Entries on spatial positioning
———

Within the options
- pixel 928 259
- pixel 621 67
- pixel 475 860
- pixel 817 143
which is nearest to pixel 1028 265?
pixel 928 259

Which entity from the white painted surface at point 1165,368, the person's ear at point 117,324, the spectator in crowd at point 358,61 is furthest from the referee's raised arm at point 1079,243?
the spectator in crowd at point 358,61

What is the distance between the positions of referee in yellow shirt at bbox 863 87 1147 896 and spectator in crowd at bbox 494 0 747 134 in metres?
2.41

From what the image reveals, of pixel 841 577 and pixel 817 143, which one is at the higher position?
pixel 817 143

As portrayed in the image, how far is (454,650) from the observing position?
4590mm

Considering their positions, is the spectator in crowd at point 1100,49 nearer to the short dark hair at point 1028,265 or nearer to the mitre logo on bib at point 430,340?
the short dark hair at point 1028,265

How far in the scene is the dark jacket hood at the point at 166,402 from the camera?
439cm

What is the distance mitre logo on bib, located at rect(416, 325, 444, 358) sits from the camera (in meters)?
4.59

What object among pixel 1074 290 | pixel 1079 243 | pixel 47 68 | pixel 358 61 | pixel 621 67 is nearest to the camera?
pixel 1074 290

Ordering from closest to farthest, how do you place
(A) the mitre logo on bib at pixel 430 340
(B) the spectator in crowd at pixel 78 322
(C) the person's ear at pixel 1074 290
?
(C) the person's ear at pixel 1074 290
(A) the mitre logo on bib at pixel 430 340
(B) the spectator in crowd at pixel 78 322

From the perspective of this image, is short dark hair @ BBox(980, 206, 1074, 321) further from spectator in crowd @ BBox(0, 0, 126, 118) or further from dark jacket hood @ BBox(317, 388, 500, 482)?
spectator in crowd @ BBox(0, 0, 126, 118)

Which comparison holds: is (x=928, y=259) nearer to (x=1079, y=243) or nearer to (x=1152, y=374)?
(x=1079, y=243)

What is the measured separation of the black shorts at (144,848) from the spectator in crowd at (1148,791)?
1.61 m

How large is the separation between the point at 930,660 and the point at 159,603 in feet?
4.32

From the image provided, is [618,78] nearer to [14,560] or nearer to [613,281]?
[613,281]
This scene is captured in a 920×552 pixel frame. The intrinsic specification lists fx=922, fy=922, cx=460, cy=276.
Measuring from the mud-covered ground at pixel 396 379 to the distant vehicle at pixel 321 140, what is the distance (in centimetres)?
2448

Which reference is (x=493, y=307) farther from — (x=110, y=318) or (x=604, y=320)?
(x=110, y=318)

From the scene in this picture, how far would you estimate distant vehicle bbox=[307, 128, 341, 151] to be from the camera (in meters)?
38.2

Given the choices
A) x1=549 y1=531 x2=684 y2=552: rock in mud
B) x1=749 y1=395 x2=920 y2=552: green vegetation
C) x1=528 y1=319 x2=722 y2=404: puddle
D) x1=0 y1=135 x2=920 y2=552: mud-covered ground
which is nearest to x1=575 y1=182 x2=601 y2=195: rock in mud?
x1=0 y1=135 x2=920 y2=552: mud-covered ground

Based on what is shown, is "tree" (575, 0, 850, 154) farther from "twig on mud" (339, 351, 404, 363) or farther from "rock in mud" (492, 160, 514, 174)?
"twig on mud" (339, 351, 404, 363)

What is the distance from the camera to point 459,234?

———

WHAT TO PRODUCE: Rewrite the lines of the rows above as a JSON list of strings, one string per line with blank lines left out, starting at the line that contains "Which comparison holds: is" and running through the final line of the rows.

FULL RESPONSE:
[
  "Which comparison holds: is (x=928, y=259) nearer to (x=1079, y=243) or nearer to (x=1152, y=374)?",
  "(x=1079, y=243)",
  "What is the measured separation of the black shorts at (144,848) from the spectator in crowd at (1148,791)?",
  "1.61 m",
  "How large is the separation between the point at 930,660 and the point at 159,603 in feet?",
  "4.32",
  "From the image provided, is [618,78] nearer to [14,560] or nearer to [613,281]?",
  "[613,281]",
  "This scene is captured in a 920×552 pixel frame. The intrinsic specification lists fx=922, fy=922, cx=460, cy=276.",
  "Measuring from the mud-covered ground at pixel 396 379 to the distant vehicle at pixel 321 140, what is the distance (in centimetres)?",
  "2448",
  "Which reference is (x=493, y=307) farther from — (x=110, y=318) or (x=604, y=320)?",
  "(x=110, y=318)",
  "From the scene in this picture, how far would you estimate distant vehicle bbox=[307, 128, 341, 151] to be from the camera (in meters)?",
  "38.2",
  "Given the choices",
  "A) x1=549 y1=531 x2=684 y2=552: rock in mud",
  "B) x1=749 y1=395 x2=920 y2=552: green vegetation",
  "C) x1=528 y1=319 x2=722 y2=404: puddle",
  "D) x1=0 y1=135 x2=920 y2=552: mud-covered ground",
  "which is nearest to x1=575 y1=182 x2=601 y2=195: rock in mud?",
  "x1=0 y1=135 x2=920 y2=552: mud-covered ground",
  "Based on what is shown, is \"tree\" (575, 0, 850, 154) farther from \"twig on mud\" (339, 351, 404, 363) or farther from \"rock in mud\" (492, 160, 514, 174)?",
  "\"twig on mud\" (339, 351, 404, 363)",
  "What is the distance from the camera to point 459,234?"
]